(WORK INSTRUCTIONS)
Collect each line of the records containing the string "States".

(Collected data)
--------------------------------------------------

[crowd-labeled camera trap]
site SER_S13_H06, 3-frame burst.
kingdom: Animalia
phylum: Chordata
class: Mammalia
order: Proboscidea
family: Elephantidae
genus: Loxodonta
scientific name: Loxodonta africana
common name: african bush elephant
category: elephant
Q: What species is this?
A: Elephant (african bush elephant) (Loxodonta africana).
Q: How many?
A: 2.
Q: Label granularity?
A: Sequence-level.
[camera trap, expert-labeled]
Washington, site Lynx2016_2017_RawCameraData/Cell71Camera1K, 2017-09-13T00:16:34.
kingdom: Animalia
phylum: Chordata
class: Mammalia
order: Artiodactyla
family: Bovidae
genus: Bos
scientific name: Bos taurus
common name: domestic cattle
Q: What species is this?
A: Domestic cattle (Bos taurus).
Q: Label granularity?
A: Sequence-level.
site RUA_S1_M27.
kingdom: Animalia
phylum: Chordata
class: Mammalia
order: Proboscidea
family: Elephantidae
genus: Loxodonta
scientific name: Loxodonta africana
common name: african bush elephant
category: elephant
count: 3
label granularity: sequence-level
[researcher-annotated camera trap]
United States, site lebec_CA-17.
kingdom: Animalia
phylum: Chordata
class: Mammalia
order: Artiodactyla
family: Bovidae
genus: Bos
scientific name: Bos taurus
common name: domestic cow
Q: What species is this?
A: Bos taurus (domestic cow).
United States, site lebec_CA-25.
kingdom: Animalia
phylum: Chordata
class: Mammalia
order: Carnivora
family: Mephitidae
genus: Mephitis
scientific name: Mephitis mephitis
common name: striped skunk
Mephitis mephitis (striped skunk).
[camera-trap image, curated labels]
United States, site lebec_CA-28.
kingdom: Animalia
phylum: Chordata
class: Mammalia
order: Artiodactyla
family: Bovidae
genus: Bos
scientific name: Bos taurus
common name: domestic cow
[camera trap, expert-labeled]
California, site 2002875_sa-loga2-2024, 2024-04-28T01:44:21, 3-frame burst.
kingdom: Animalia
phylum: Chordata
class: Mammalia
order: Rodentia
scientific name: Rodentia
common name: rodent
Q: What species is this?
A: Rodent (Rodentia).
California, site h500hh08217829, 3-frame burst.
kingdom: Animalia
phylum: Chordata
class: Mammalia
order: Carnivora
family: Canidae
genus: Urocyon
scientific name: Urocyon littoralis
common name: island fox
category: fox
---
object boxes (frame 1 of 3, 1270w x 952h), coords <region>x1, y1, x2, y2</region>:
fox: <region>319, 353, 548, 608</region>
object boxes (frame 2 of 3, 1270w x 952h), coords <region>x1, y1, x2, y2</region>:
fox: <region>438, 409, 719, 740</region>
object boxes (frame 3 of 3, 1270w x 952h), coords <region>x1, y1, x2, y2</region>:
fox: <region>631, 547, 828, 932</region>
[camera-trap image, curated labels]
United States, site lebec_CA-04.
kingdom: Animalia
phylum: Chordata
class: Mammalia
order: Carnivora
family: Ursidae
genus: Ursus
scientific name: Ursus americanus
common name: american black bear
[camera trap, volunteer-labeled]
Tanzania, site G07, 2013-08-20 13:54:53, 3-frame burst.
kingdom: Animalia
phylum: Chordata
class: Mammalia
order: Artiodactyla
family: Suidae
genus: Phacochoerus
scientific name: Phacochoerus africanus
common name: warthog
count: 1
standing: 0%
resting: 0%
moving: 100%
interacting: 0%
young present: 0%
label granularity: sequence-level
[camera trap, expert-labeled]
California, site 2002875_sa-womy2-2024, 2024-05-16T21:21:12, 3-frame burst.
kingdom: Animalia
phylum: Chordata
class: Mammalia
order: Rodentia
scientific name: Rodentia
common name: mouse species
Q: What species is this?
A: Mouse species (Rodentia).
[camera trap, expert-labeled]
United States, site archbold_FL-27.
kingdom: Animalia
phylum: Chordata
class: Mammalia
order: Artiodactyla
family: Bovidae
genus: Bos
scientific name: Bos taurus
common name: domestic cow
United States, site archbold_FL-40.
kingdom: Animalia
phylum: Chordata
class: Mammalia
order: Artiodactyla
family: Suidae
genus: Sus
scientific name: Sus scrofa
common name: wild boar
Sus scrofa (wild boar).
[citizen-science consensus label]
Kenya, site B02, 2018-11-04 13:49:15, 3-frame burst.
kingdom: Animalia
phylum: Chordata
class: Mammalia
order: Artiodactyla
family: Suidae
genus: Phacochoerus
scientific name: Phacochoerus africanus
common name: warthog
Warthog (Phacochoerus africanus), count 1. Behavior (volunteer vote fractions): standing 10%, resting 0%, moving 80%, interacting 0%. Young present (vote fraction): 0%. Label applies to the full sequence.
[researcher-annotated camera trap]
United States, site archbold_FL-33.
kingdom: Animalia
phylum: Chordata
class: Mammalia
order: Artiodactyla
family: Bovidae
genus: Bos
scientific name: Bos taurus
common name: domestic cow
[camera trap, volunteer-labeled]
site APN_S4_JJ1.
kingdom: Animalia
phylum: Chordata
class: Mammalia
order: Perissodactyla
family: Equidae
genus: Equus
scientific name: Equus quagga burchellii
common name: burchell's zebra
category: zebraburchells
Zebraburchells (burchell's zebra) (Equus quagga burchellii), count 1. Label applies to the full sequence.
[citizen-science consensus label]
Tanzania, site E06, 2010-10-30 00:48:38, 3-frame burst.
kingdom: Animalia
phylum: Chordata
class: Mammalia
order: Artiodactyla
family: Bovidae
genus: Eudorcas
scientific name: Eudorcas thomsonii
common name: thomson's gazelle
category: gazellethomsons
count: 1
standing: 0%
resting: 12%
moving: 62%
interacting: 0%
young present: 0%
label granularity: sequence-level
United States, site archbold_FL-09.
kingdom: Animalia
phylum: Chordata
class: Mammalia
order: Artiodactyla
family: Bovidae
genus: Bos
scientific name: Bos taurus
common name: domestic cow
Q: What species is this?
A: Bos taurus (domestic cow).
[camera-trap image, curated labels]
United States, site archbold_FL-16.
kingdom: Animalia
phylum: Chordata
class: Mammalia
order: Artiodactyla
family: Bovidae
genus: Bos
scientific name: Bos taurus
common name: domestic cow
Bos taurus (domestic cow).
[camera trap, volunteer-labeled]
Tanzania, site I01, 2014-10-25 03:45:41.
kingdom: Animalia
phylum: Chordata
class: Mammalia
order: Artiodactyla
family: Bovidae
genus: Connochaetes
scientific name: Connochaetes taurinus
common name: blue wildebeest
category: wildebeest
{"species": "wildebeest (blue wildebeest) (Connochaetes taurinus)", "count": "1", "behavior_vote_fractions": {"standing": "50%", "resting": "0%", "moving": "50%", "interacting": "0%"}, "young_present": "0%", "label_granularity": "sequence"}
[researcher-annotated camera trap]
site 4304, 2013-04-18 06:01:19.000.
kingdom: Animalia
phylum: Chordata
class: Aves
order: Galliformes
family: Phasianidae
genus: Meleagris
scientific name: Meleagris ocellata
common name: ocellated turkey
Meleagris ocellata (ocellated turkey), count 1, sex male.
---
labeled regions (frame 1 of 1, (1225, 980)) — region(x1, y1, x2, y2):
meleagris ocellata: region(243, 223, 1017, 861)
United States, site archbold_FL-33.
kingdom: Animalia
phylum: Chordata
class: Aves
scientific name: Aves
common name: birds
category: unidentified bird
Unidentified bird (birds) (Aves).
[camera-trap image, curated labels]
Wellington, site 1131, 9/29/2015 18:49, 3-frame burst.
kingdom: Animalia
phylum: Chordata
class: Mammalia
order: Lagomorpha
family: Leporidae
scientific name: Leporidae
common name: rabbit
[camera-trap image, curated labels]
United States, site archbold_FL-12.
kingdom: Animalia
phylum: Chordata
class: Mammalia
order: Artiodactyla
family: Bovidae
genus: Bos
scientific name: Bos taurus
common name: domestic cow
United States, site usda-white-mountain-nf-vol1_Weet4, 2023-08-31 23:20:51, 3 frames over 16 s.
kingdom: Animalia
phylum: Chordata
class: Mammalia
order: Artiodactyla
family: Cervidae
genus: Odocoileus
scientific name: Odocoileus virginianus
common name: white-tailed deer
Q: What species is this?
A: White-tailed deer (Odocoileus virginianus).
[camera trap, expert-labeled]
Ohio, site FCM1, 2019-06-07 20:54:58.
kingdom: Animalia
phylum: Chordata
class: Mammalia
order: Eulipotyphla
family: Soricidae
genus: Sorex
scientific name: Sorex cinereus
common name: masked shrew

--------------------------------------------------

(THE COMPLETED TASK)
United States, site lebec_CA-17.
United States, site lebec_CA-25.
United States, site lebec_CA-28.
United States, site lebec_CA-04.
United States, site archbold_FL-27.
United States, site archbold_FL-40.
United States, site archbold_FL-33.
United States, site archbold_FL-09.
United States, site archbold_FL-16.
United States, site archbold_FL-33.
United States, site archbold_FL-12.
United States, site usda-white-mountain-nf-vol1_Weet4, 2023-08-31 23:20:51, 3 frames over 16 s.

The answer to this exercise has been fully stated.